**DOCUMENT EXCERPT**
** begin **

Showing posts with label Germany. Show all posts
Showing posts with label Germany. Show all posts

06 June 2010

D Day Commemorated

Sixty-six years ago, the beaches at Normandy were the site of one of the largest invasions in history, as the Allied Forces began the slow recovery of Europe from Germany and the Axis.  Interviews with veterans from last year's celebrations, such as the one in the Telegraph with SGT Ken Scott (UK: 50th Div, Durham Light Infantry), say it all:
'"There's no hatred left, none at all," he says. "We have to move on and forget, but I felt it was my duty to come back and be reverent. There are no stains on the beach now, no bodies being washed up. The tide has cleaned this beach but it is the same beach we came up on. ... What was it like? If you were not there you will never know. Go to a cemetery and look at every cross and think of each one as a son or a husband or a father of children and count them, and then you might know a little."'
By Fox News with Jewish Veteran, Arthur Seltzer (4th Sig BN):
'Not that Arthur was alone in his endeavors. He was one of tens of thousands of young Americans who on June 6, 1944, took part in the D-Day landings, an unprecedented invasion that took so many lives, but ultimately saved the world from being crushed under the Nazi jackboot. ... Arthur did stay alive, and later on that fateful day he saw the sergeant whose idea it had been to sign the dollar bill, a dollar bill Arthur has kept to this day. "He says, 'You and I are the only two survived from that landing craft,' and I said to him. 'You mean you lost your whole squad?' and he says, "Yes I lost my whole squad." ... Arthur Seltzer's war did not end on D-Day. He went on to fight in the Battle of the Bulge, forever known as the greatest battle of the war, and on April 29, 1945, Arthur, who is Jewish, was with the American troops who discovered the Dachau concentration camp. Arthur describes the scene as, "Dead bodies all around, naked skeletons, people dressed in these uniforms with black stripes, they were half starved, the odor was so bad you could hardly take it. The odor of death."'
May we never forget.

03 December 2009

UPDATE 1: You Took Your Time - We're Taking Ours

Update 1: Good news from Secretary Clinton: NATO appears to be pledging up to 7,000 troops from twenty-five member nations. NPR is reporting that WH staffers state that these commitments were made prior to the president's speech. Germany and France are standing pat on waiting for the January conference before committing to any troop increase. It will be interesting to see 3,000 more troops can be whistled up between now and the end of January. If so, Gen. McChrystal's plan would be almost fully staffed. President Obama now seems to accept that the surge plan from Iraq is transportable to Afghanistan.

** end **

**LISTING**
** begin **

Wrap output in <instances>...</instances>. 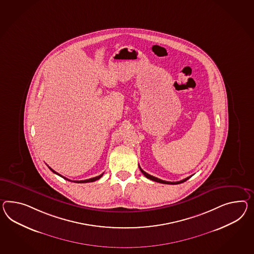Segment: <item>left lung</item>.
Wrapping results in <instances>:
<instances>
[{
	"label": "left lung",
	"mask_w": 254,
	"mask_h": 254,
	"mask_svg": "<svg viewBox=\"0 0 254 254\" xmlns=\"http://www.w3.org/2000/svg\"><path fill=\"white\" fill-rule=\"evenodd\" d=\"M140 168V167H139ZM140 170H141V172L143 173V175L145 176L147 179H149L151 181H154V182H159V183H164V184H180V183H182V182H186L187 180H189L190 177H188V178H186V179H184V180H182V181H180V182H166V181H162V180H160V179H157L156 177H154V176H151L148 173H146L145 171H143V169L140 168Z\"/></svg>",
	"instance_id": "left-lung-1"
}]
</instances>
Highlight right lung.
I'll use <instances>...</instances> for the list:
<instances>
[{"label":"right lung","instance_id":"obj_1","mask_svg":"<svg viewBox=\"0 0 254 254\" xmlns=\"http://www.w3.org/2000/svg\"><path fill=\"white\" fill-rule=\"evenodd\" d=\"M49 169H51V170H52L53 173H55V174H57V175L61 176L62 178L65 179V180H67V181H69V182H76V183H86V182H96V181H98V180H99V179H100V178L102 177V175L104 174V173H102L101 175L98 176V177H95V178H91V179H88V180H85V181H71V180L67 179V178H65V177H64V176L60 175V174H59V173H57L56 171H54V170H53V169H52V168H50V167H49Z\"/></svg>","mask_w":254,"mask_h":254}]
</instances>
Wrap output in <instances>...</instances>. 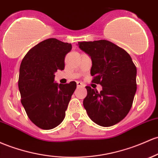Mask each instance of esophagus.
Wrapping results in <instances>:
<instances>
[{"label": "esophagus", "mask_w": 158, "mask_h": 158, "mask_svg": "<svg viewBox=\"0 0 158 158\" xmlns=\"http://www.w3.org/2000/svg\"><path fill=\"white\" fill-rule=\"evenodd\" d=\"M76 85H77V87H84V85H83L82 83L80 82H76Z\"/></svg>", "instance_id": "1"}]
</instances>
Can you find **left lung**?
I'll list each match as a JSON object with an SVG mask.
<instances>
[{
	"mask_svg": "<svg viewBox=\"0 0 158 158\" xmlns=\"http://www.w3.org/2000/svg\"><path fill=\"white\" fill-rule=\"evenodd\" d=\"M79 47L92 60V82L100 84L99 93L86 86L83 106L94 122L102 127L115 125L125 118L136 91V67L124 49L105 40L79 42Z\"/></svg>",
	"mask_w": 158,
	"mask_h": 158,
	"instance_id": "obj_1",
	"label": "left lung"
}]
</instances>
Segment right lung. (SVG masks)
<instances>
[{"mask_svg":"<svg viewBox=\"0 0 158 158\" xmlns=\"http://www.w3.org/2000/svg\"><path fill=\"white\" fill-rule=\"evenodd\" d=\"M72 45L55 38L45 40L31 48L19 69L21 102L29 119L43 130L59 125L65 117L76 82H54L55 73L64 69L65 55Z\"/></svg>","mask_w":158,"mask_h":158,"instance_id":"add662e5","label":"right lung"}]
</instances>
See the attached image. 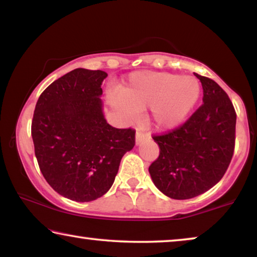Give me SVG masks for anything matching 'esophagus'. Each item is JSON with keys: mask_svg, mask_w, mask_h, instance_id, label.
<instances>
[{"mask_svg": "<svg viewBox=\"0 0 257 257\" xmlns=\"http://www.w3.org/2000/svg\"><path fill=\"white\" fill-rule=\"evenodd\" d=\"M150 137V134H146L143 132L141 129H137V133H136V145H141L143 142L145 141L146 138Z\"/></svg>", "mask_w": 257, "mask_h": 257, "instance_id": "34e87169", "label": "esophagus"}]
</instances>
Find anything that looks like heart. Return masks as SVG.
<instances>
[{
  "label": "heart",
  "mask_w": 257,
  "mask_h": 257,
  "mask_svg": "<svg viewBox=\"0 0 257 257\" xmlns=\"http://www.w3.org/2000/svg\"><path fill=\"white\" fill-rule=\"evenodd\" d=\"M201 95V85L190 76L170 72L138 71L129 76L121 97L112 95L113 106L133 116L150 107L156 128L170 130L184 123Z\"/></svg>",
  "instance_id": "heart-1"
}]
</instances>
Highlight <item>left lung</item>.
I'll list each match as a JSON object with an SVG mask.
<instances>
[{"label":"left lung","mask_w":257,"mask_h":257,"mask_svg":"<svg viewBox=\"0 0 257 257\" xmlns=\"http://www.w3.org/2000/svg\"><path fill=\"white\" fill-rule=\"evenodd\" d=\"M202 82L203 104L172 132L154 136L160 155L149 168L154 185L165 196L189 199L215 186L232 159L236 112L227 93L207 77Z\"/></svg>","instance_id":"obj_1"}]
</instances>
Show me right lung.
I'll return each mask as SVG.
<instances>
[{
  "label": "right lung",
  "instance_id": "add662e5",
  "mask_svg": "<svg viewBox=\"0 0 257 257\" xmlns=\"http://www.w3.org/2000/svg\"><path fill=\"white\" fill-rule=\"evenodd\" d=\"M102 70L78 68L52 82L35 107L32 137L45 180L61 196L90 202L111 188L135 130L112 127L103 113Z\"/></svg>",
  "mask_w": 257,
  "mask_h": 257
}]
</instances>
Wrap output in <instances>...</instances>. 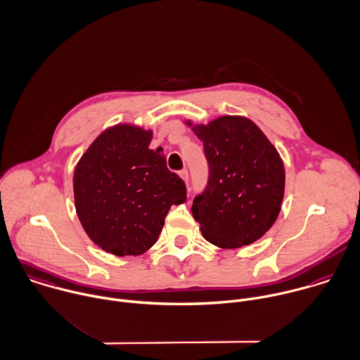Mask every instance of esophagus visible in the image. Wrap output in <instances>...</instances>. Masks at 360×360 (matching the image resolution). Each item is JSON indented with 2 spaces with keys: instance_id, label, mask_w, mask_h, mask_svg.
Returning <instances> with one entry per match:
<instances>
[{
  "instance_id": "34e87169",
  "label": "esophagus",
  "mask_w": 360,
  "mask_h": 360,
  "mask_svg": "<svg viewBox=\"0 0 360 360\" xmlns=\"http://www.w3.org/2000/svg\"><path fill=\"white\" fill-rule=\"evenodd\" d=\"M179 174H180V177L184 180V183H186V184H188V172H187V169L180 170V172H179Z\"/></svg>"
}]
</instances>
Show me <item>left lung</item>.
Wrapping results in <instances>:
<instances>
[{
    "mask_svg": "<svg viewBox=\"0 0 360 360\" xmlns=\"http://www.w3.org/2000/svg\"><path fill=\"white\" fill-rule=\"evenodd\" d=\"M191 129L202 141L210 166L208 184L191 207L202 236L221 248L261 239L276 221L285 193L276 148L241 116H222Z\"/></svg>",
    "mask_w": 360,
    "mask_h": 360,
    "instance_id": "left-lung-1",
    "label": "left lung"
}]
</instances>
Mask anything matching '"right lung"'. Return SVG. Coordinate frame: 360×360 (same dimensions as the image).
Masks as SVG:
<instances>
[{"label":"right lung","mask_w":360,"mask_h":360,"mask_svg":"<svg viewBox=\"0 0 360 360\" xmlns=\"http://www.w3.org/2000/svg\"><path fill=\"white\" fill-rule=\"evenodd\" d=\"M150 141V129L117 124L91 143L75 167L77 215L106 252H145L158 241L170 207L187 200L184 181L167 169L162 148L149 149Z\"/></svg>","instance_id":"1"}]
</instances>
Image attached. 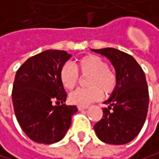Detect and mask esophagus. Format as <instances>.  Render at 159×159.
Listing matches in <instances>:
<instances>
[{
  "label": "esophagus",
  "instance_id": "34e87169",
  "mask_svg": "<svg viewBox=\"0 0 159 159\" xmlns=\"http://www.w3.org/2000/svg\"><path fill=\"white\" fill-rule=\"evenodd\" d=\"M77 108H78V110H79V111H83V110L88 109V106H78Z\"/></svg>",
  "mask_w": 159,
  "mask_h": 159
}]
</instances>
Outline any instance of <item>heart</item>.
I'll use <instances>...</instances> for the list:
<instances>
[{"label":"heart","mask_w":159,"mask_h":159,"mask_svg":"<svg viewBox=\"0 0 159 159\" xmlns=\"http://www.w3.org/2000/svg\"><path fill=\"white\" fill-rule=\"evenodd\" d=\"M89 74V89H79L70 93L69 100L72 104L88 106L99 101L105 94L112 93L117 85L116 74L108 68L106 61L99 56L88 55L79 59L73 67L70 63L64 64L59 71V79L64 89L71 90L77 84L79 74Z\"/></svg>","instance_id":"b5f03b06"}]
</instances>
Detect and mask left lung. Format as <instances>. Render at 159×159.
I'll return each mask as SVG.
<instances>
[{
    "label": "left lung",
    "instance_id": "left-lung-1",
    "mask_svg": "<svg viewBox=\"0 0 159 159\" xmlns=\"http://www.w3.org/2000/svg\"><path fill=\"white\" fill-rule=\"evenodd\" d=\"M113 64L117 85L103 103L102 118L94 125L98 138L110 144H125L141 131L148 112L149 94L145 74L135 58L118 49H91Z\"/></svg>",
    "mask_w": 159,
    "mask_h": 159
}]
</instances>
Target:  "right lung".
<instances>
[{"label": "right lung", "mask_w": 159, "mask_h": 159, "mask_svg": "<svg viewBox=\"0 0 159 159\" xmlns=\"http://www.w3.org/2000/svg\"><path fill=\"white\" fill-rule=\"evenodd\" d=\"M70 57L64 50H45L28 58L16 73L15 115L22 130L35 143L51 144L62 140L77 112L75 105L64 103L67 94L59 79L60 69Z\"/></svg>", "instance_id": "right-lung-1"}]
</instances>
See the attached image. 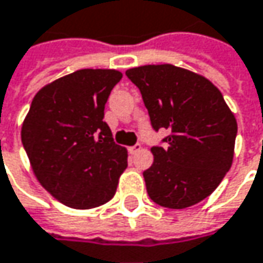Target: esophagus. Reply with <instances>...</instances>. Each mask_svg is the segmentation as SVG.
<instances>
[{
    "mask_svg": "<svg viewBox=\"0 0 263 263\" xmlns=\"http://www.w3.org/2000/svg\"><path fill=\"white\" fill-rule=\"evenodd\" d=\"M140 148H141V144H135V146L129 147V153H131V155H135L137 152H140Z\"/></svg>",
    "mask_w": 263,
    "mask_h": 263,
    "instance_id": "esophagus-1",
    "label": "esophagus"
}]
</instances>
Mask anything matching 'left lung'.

** end **

**WHAT TO DO**
**a)** Please reproduce the part of the blog post between "Update 1: Good" and "transportable to Afghanistan.", inclusive.
**b)** In the blog post, what number of troops is NATO said to be pledging, and from how many member nations?
The lines aren't needed for this.

**RESULTS FOR THE EXERCISE**
**a)**
Update 1: Good news from Secretary Clinton: NATO appears to be pledging up to 7,000 troops from twenty-five member nations. NPR is reporting that WH staffers state that these commitments were made prior to the president's speech. Germany and France are standing pat on waiting for the January conference before committing to any troop increase. It will be interesting to see 3,000 more troops can be whistled up between now and the end of January. If so, Gen. McChrystal's plan would be almost fully staffed. President Obama now seems to accept that the surge plan from Iraq is transportable to Afghanistan.

**b)** Up to 7,000 troops from twenty-five member nations.